The consensus is that US May NFP will come in at just 151.0K, down from 175K prior. Generally, it’s above 180K that is considered a bullish number, so if the forecasts are matched, it would signal softening in the labor market. But, it still would be a sign of growth. Slower than before, to be sure, but it wouldn’t be an outright negative sign.

What the Market is Focusing On

Over the last month, the market has gotten a series of data points heavily inclined to supporting a narrative that the Fed will start easing soon. That puts the market predisposed to expecting an affirmation of a weaker jobs market that would keep that narrative going. The big data point was inflation falling compared to the prior month, and Core PCE continuing its slow descent.

Though the Fed seems adamant about keeping the market uncomfortable about the forward rate path. The gist of the series of FOMC members who have spoken over the last couple of weeks is to stick to the theme that inflation is not convincingly declining just yet.

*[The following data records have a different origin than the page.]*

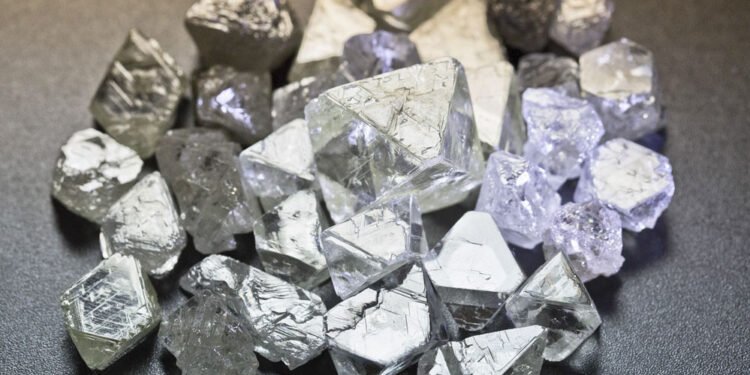 पन्ना में पहली बार संयुक्त हीरा नीलामी, 3 साल बाद चमकेगा व्यवसाय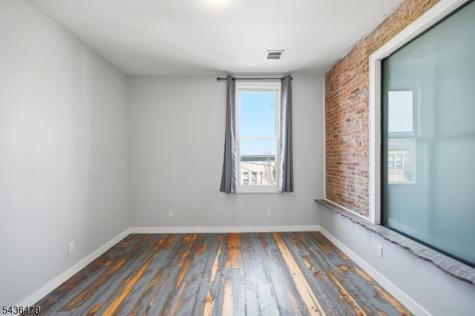 180 Spring Street Newton NJ 07860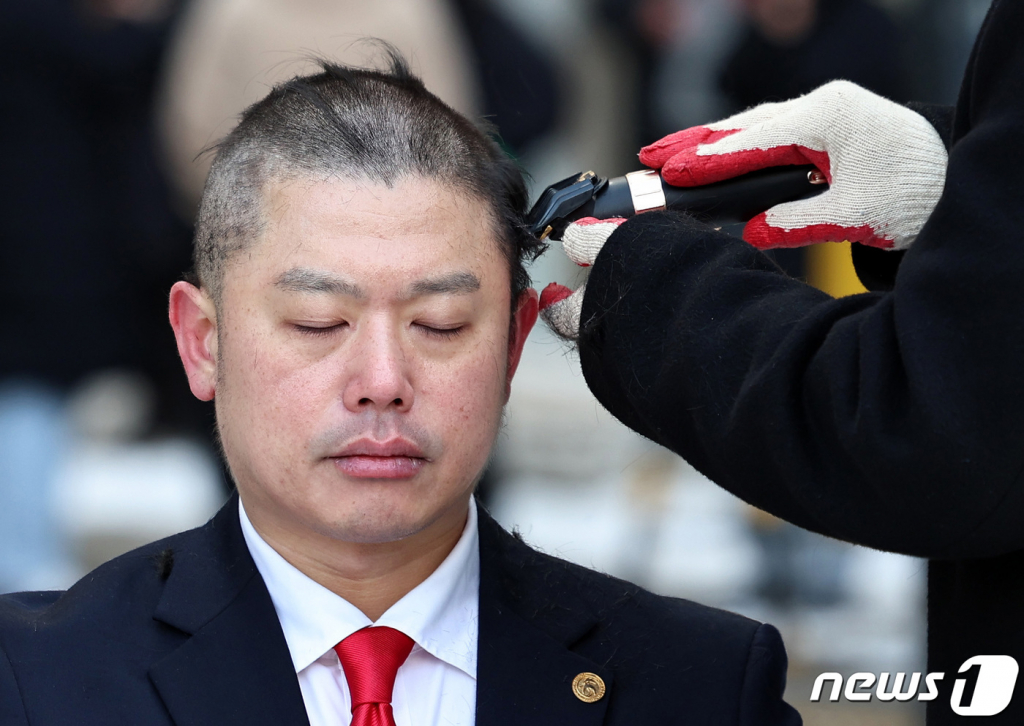 (서울=뉴스1) 구윤성 기자 = 임채윤 대한한약사회 회장이 20일 오후 서울 서초구 건강보험심사평가원 앞에서 첩약 건강보험적용 시범사업과 관련해 한약사 1인당 첩약조제건수 기준 마련 등을 촉구하며 삭발하고 있다. 2023.12.20/뉴스1  Copyright © 뉴스1. All rights reserved. 무단 전재 및 재배포,  AI학습 이용 금지.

More data is needed. Markets might take solace in a second consecutive month of softer jobs data as that missing data that’s needed to get the Fed on the easing path.

The Data that Matters the Most

The central issue for the Fed and therefore the markets is the upward pressure on inflation coming from wages. Since inflation fell below the rate of wage increases, strong wage growth can be an obstacle to bring down inflation. So, the market will be looking for signs of “loosening” in the labor market.

The JOLTS report earlier in the week provided some bad news on that front, as it showed that open jobs still significantly outpaced the number of people looking for work. But, more importantly, it essentially said that the labor market situation remained unchanged for the month. The key metric is the number of quits and rehires, since that shows how easy it is for workers to get a new (better paid) job. And that ratio also remained unchanged, showing that the labor market remained just as tight as it was before in April.

Getting Wages to Toe the Line

The data point that might be the most relevant is the average hourly earnings figure, which is expected to be unchanged at 3.9% annual growth. A drop in that figure would likely be understood as a sign that the labor market is loosening, as workers take on smaller salary increases out of concern that they won’t be able to get a better alternative.

The unemployment rate is expected to remain unchanged at 3.9%. That is generally understood to be below the structural level, and contributing to tightness in the labor market. So another uptick in the job seeker rate could be seen as another sign of loosening labor markets. That’s seen as the key element the Fed is looking for to feel confident that the economy isn’t running too hot and they can finally start easing.